La Légende

La légende de Gerlach et Irmengarde de Volkrange

Au début du XIIIᵉ siècle, le château de Volkrange était le domaine d’Arnoux II, un chevalier respecté pour sa bravoure et sa loyauté envers la comtesse Ermesinde de Luxembourg. Sous son autorité, Volkrange devint une véritable résidence seigneuriale, dotée d’un puissant donjon et animée par une jeune milice formée aux valeurs de loyauté, de courage et de justice.

Parmi les chevaliers qui fréquentaient alors la cour de Volkrange se trouvait Gerlach de Neuersbourg, réputé pour son adresse lors des tournois. À chaque joute, un vieux ménestrel annonçait sa présence par un chant qui signalait discrètement qu’Irmengarde, la fille d’Arnoux, assisterait aux jeux. Gerlach redoublait alors d’ardeur, espérant gagner l’estime de la jeune femme.

Lorsque la chrétienté appela une nouvelle fois ses chevaliers à partir en croisade, Gerlach brûlait de s’y rendre. Sous les murs de Damiette, Gerlach se distingua par son courage : il sauva la vie d’Arnoux. Récompensé par le roi de Jérusalem, il fut fait chevalier et reçut, à son retour, la main d’Irmengarde. Leur bonheur semblait scellé.

Mais à peine revenu en France, Gerlach fut frappé par une maladie terrible : la lèpre. Avant d’être officiellement déclaré « mort au monde », selon le rituel de l’époque, il eut un dernier entretien avec Arnoux à travers une verrière. Profondément marqué, le seigneur de Volkrange lui fit bâtir sur la colline voisine une chapelle dédiée à Saint-Michel.

Une nuit d’automne, un homme monta lentement vers l’ermitage : c’était Gerlach. Il y vécut dix années, isolé, visité seulement par un prêtre et un frère servant. Pourtant, lorsque la lune éclairait le paysage, il tournait toujours son regard vers les tours de Volkrange.
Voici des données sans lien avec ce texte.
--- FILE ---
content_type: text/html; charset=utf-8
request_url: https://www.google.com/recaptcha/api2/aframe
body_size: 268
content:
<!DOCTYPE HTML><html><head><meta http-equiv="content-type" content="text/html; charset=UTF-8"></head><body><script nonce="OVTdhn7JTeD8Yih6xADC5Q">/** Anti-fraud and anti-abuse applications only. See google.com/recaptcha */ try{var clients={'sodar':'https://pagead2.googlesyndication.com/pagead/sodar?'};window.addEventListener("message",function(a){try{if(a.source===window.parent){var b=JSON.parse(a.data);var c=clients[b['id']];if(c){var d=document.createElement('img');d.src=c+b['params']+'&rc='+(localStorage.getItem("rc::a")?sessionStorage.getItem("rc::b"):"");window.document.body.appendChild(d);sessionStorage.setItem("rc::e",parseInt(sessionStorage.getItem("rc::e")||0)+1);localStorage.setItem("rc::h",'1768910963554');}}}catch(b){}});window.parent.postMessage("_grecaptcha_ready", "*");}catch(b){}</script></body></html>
On raconte qu’Irmengarde apparaissait parfois sur l’une des plateformes du château, et que le chevalier, devenu reclus, la contemplait en silence. On raconte même que parfois, les deux amants allumaient respectivement une bougie illustrant la flamme de leur amour. Mais un jour, la lumière de Guerlach ne parru plus.

À la mort de Gerlach, Irmengarde dota la chapelle, y fonda des messes annuelles, puis se retira au monastère des dames de Sainte-Glossinde à Metz, où elle termina sa vie dans la prière. Leur histoire, empreinte de fidélité, de courage et de renoncement, traversa les siècles comme l’un des récits les plus émouvants liés au château de Volkrange.

Cette histoire n’a rien d’une simple légende : plusieurs traces tangibles subsistent encore aujourd’hui. On retrouve notamment les écrits officiels relatant l’entrée d’Irmengarde au couvent de Metz, ainsi que les vestiges de l’ermitage de Guerlach, toujours visibles au sommet de la colline du Saint Michel.